Lecciones positivas tras la derrota
Oviedo afirmó sentirse contento porque, al momento de la entrevista, cumplía un año desde que registró el movimiento significativo de ciudadanos Con Toda por Colombia para recoger firmas. Destacó que el país necesita un agente de estabilización, ya que atraviesa una etapa de inestabilidad institucional. "La gente quiere estabilidad, quiere soluciones", dijo, recordando que en La Gran Consulta del 8 de marzo obtuvo un millón doscientos cincuenta y nueve mil votos, un logro que considera alejado del caudillismo.
¿A qué atribuye la caída de la opción Paloma-Oviedo?
Oviedo señaló que haber traído a Álvaro Uribe Vélez a la conversación, nominándolo ministro de Defensa, espantó al centro y generó contradicciones. Aunque respeta el legado de Uribe, considera que han pasado más de 20 años desde que dejó el poder y los problemas de criminalidad actuales son distintos. También mencionó que sus expresiones de desacuerdo público con Paloma generaron confusión, y que los ataques homofóbicos y machistas contra la dupla fueron determinantes. “Desde el comienzo, mi candidatura fue atacada por activistas cristianos diciendo que promovía la hipersexualización de los niños”, afirmó.
El papel de los prejuicios
Oviedo explicó que los prejuicios machistas y homofóbicos jugaron un papel importante. A esto se sumaron los ataques de la izquierda, que lo acusaban de renunciar a su dignidad como persona diversa, y los del centro, que lo veían como un uribista tapado. “Todo el mundo entró a generar desconfianza alrededor de esta suma tan valiosa”, lamentó.
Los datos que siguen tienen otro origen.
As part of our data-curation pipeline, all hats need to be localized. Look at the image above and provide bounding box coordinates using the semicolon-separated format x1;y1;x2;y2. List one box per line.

El futuro político de Juan Daniel Oviedo
Oviedo evitó hablar de un capital político, pero reconoció tener una reputación. Dijo que su apuesta sincera y realista cautivó a personas que valoran la honestidad en política. Sin embargo, admitió que la polarización y la alianza con la derecha minaron la confianza. “A una parte del país, esa coalición le huele a ‘falsos positivos’ y genera temor de regresar a eventos históricos que la gente no quiere repetir”, señaló.
¿Cepeda o Abelardo?
Ante la pregunta de si apoyará a Iván Cepeda o a Abelardo de la Espriella, Oviedo dijo que aún no lo sabe, pero que lo decidirá antes del 21 de junio. Insistió en la necesidad de un debate público sobre temas clave: la Constitución, los derechos de las minorías, la corrupción, las megacárceles y la independencia judicial. “No podemos resignarnos al voto por el mal menor”, afirmó, y llamó a los candidatos a responder preguntas concretas sobre sus propuestas.
La lección final
Oviedo concluyó que la gran lección es que en Colombia los prejuicios pesan más de lo que se admite. “Estamos ante dos candidaturas populistas, una de extrema izquierda y otra de extrema derecha, por puro prejuicio”, dijo. Aseguró que seguirá trabajando para hacer política a favor de algo, y que los próximos escenarios le darán luces sobre cómo y cuándo participar.